EXERCISE DETAILS
From the records below, output exactly the lines starting at the line with "Güzel kış manzarası, Leven" and ending at the line with "This expertly set", both of them included, but no pictures.

INPUT

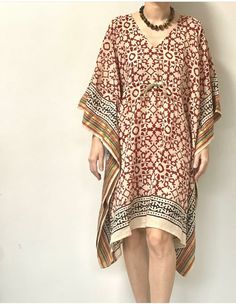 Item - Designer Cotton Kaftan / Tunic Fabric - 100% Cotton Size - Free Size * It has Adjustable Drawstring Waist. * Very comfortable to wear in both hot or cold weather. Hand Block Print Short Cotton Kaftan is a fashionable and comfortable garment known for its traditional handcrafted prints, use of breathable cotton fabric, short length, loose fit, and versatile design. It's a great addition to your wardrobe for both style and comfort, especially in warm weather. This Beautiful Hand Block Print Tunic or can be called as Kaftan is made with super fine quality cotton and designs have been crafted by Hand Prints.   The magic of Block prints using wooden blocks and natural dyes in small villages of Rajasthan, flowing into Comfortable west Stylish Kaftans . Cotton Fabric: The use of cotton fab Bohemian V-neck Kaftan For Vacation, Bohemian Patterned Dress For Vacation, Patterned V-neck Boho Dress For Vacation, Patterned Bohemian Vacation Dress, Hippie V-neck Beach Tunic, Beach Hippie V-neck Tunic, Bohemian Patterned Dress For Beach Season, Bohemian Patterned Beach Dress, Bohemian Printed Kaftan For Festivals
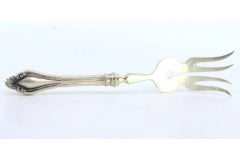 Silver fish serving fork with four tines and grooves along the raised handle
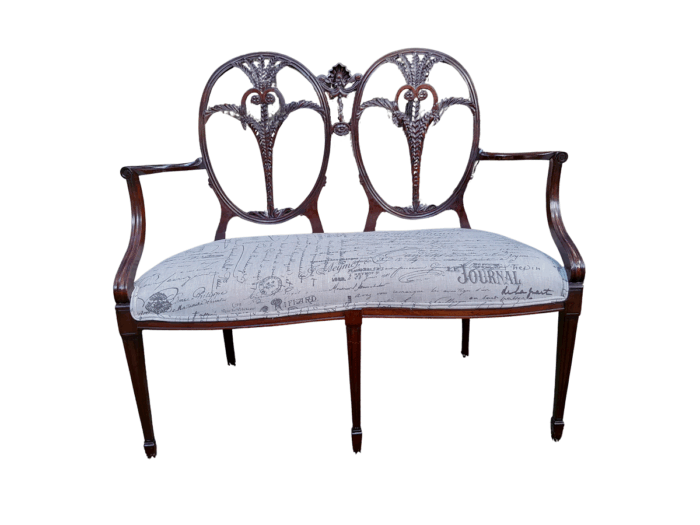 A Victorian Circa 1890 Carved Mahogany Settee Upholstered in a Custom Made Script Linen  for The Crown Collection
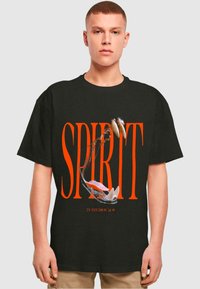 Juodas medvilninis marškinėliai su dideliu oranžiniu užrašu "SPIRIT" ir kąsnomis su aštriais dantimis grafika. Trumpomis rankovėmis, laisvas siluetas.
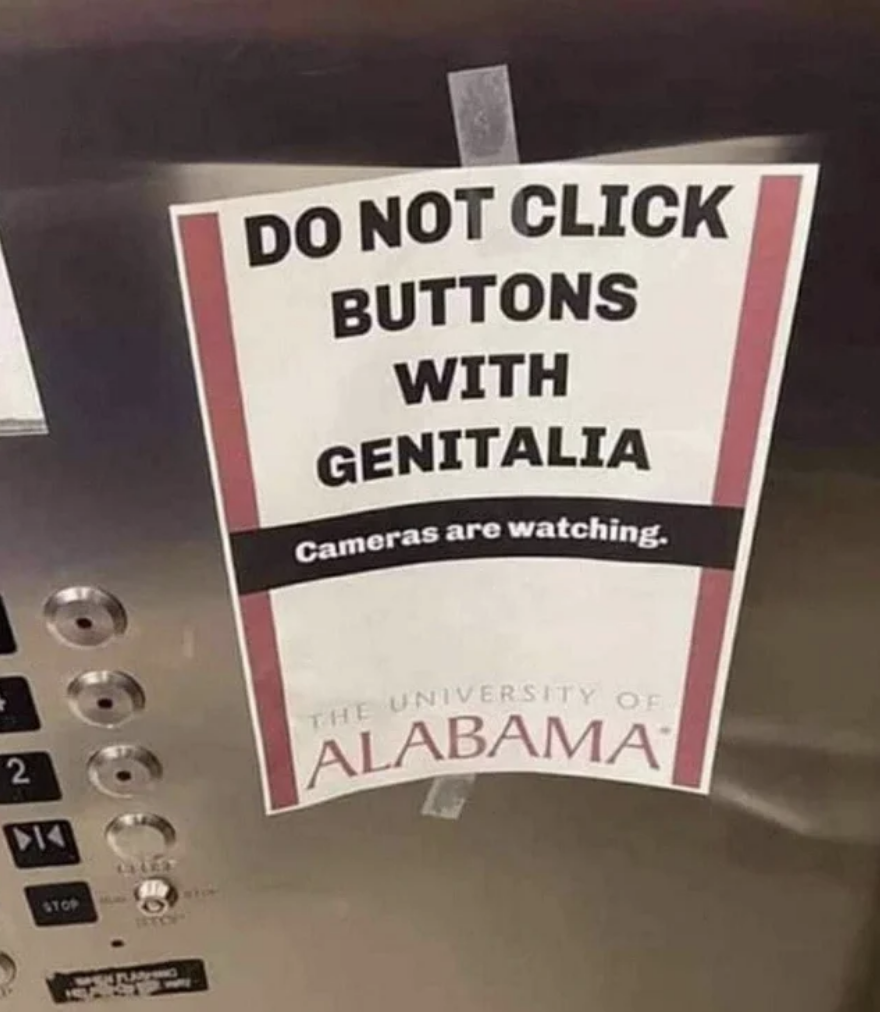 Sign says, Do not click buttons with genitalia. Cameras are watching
...
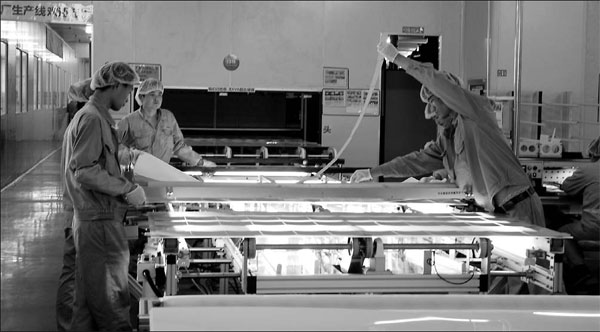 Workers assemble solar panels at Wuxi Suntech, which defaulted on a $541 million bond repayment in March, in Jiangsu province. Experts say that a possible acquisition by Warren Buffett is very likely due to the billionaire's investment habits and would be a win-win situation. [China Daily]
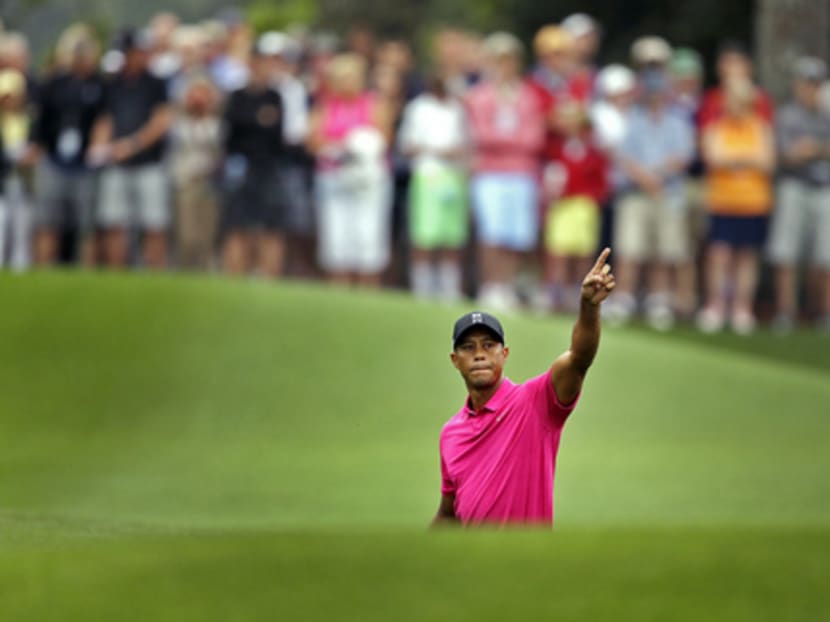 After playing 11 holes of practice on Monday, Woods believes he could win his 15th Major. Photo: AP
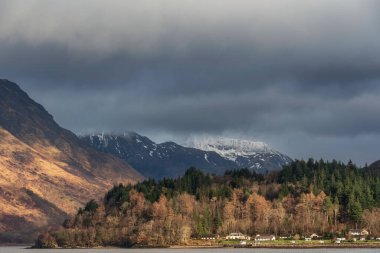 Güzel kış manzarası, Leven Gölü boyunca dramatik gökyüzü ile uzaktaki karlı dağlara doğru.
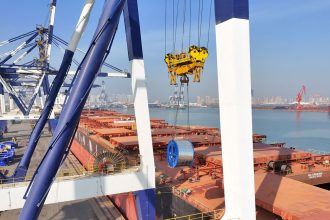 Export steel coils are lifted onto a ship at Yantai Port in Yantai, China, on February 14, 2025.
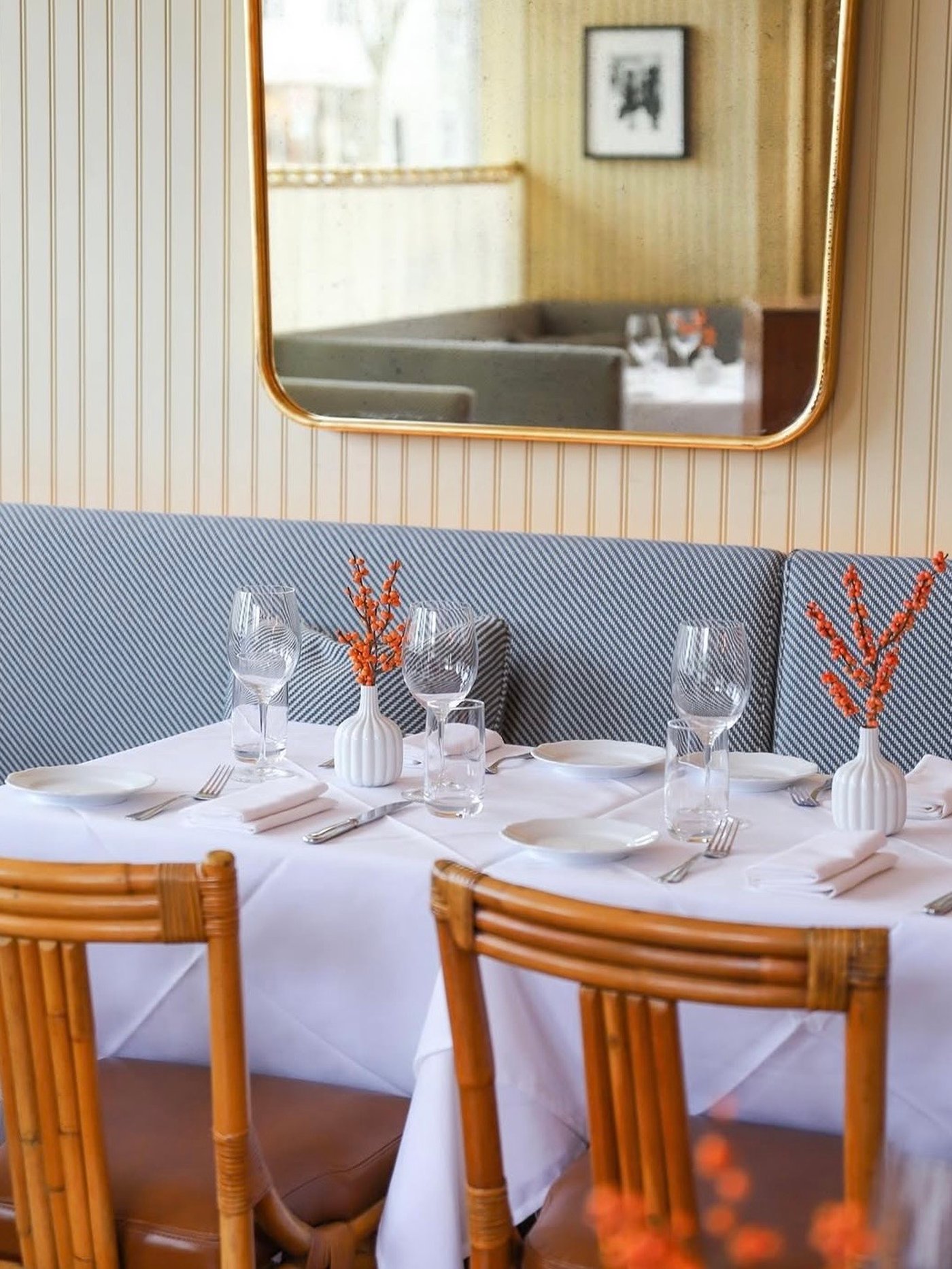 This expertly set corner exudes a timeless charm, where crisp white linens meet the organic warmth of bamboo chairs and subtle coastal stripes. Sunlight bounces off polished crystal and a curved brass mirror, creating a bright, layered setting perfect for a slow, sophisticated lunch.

EXPECTED OUTPUT
 Güzel kış manzarası, Leven Gölü boyunca dramatik gökyüzü ile uzaktaki karlı dağlara doğru.
 Export steel coils are lifted onto a ship at Yantai Port in Yantai, China, on February 14, 2025.
 This expertly set corner exudes a timeless charm, where crisp white linens meet the organic warmth of bamboo chairs and subtle coastal stripes. Sunlight bounces off polished crystal and a curved brass mirror, creating a bright, layered setting perfect for a slow, sophisticated lunch.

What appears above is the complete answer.